Zeyu Wang; Hongjing Pan; Jun Zhou; Dong Wan

doi:10.1016/j.intimp.2024.113566

CBLN2 overexpression inhibits colorectal cancer progression and improves immunotherapy responses

Int Immunopharmacol. 2024 Nov 21:144:113566. doi: 10.1016/j.intimp.2024.113566. Online ahead of print.

Authors

Zeyu Wang¹, Hongjing Pan², Jun Zhou³, Dong Wan⁴

Affiliations

¹ Endoscopy Center, Shanghai East Hospital, Tongji University School of Medicine, Shanghai 200120, China.
² Department of Oncology, China Pharmaceutical University Affiliated Shanghai GoBroad Cancer Hospital, Shanghai 200131,China.
³ Department of Oncology, China Pharmaceutical University Affiliated Shanghai GoBroad Cancer Hospital, Shanghai 200131,China. Electronic address: dfzj3312@163.com.
⁴ Endoscopy Center, Shanghai East Hospital, Tongji University School of Medicine, Shanghai 200120, China. Electronic address: wan7501292@163.com.

PMID: 39577217
DOI: 10.1016/j.intimp.2024.113566

Abstract

Cerebellin 2 (CBLN2) has critical roles in regulating neuronal function, however, its functions in cancer are poorly studied.

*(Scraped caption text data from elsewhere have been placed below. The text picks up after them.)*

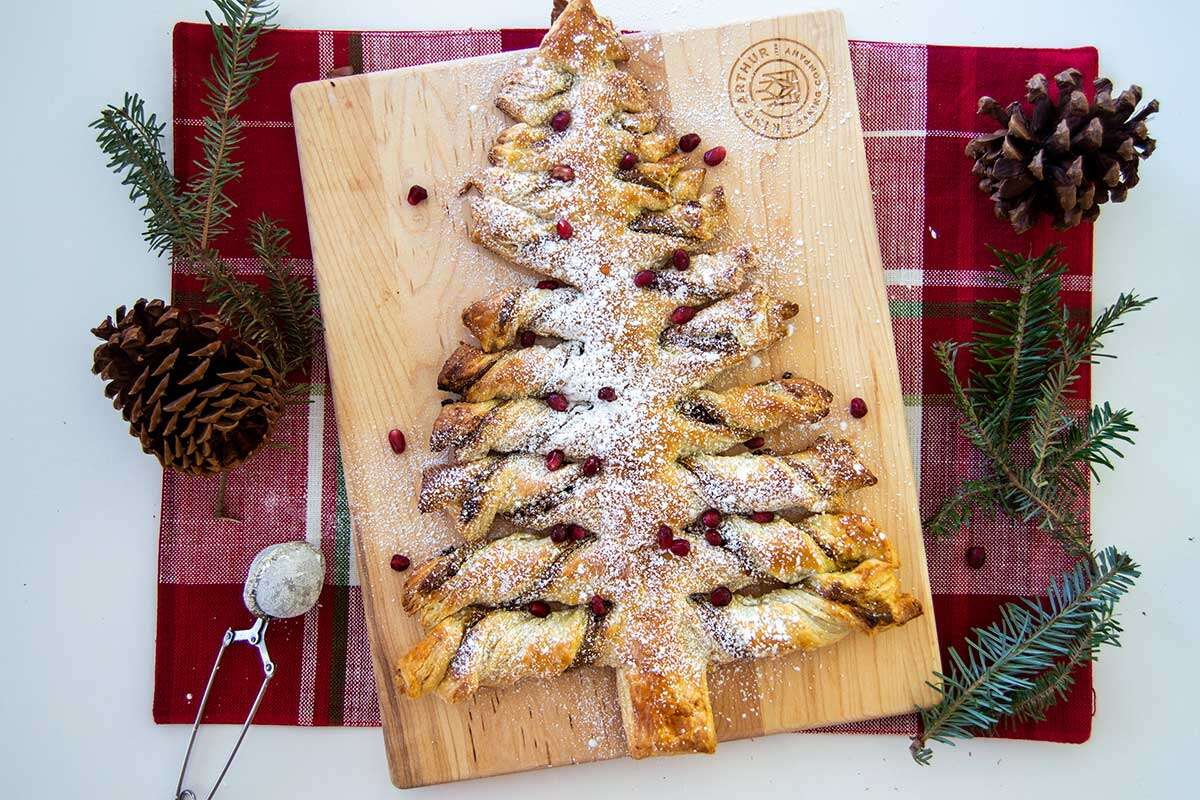 Puff pastry in Christmas tree shape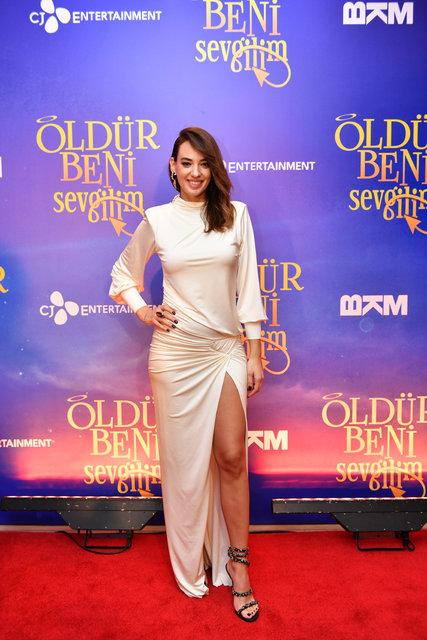 Murat Boz ve Seda Bakan'ın rol aldığı 'Öldür Beni Sevgilim'in galası gerçekleşti - Magazin haberleri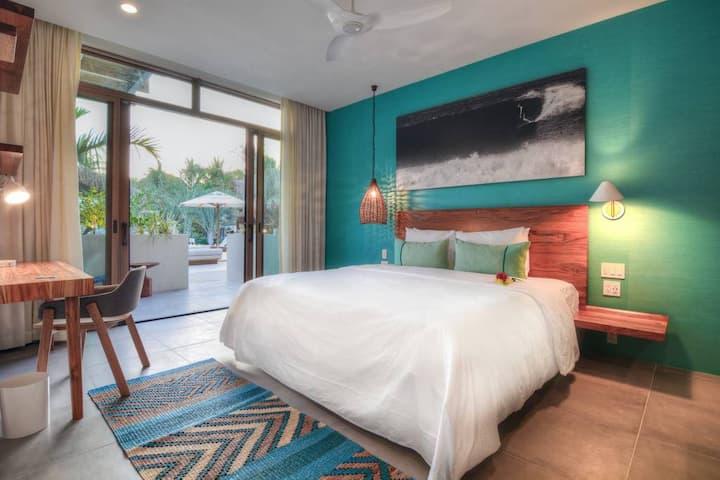 The Gilded Iguana Surf Hotel Premium King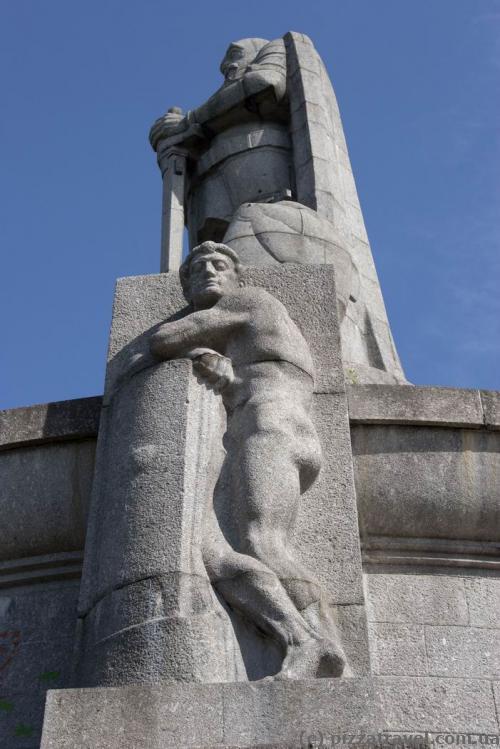 Пам'ятник Бісмарку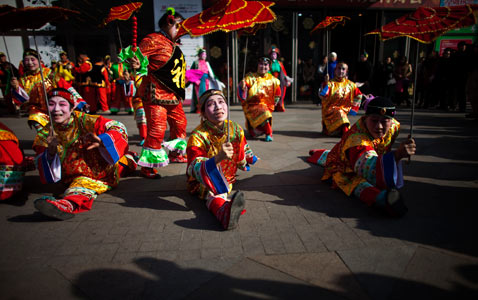 ap china lantern nt 120203 wblog Pictures of the Day: Egypt Protests, Soul Train, Lantern Festival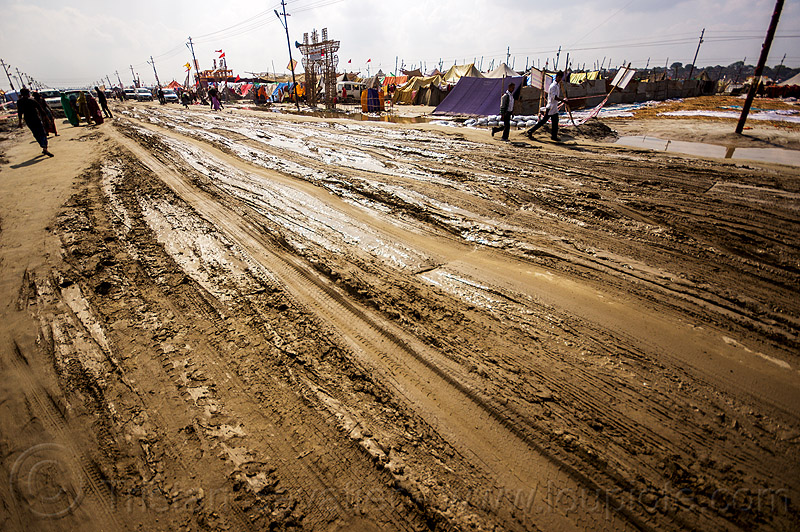 ruts on muddy road (india), hindu pilgrimage, hinduism, india, maha kumbh mela, mud ruts, muddy road, muddy street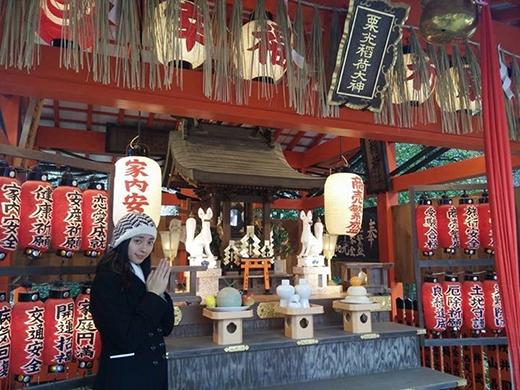 Ngô Thanh Vân cũng thành tâm và kín đáo đi chùa ở Tokyo. Sau khi có sự mở màn thành công trong năm mới, bà bầu tự thưởng chuyến đi du lịch ý nghĩa đồng thời cũng không quên cầu nguyện những điều tốt lành cho năm nay.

In our project, we found that CBLN2 expression is significantly downregulated in colorectal carcinoma (CRC), which is related to poor outcomes of CRC patients. In addition, we found that CBLN2 is closely associated with immune infiltrates in CRC samples, especially CD8 + T cells. Mechanistically, we discovered that CBLN2 could inhibit STAT3-induced PD-L1 and beta-catenin activation in CRC. Further experiments revealed that CBLN2 overexpression could inhibit oncogenic properties of CRC cells in vitro and CRC tumor growth in vivo. What's more, we also confirmed that the activation of CBLN2 could improve the efficiency of immune checkpoint blockade (ICB) treatment in the MC38 CRC model. In conclusion, the CBLN2-STAT3 axis may act as a novel potential target for CRC treatment.

Keywords: CBLN2; Colorectal carcinoma; Immunotherapy; PD-L1; STAT3 signaling pathway.